Durée. Un contrat qui continue de prélever des années après le dernier disque projette une ombre très longue.

Quand un contrat 360 vaut vraiment la signature

Parfois, oui. Si personne ne vous connaît, que vous n'avez pas de budget et que le label met de l'argent sérieux et de vraies personnes derrière vous, céder une part de revenus qui n'existent pas encore n'est pas un grand sacrifice. Vingt pour cent d'une carrière battent cent pour cent de rien, à chaque fois.

Voici le test honnête : que font-ils concrètement pour chaque revenu dont ils veulent une part ? S'ils prennent le merch, il doit y avoir quelqu'un qui gère le merch. S'ils prennent la tournée, il doit y avoir un service tournées avec des noms dedans. Demandez ce qui se passe sur le terrain, puis demandez que ce soit écrit dans le contrat.

Si personne ne sait répondre, vous avez votre réponse. Notre décryptage de comment fonctionnent les contrats de disque explique la mécanique de fond, et la comparaison entre label indépendant et major montre qui demande quoi.
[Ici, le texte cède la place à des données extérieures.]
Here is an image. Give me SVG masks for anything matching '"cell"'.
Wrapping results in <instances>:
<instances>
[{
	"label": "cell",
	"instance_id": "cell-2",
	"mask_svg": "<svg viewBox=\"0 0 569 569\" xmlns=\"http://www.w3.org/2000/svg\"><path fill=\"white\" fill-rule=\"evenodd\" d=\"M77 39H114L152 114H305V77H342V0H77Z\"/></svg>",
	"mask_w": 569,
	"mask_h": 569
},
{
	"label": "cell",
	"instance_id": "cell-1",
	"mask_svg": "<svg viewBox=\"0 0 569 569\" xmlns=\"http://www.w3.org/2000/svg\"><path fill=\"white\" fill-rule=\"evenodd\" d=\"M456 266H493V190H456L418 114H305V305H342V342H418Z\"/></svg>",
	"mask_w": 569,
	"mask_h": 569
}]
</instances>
Ressentir l'échange sans avocat

Si les contrats 360 sont difficiles à juger sur le papier, c'est qu'on ne voit jamais l'autre scénario. Vous ne saurez jamais ce que le même groupe aurait gagné sans le contrat.

C'est une chose qu'un jeu peut faire et pas la vraie vie. Dans Road to Headliner, l'argent de votre groupe arrive de plusieurs endroits à la fois, concerts, merch, streams, sponsors, et vous voyez quelle source vous porte réellement sur une saison donnée. Le guide des revenus et de l'économie détaille le comportement de chacune. Une fois que vous aurez vu une tournée finir tout juste à l'équilibre pendant que le merch paie le loyer en silence, la formule « un petit pourcentage sur la tournée » cessera de sonner petit.

Un contrat 360 n'est pas forcément un piège. C'est un échange, et comme tout échange il n'est juste que si les deux parties jouent le jeu.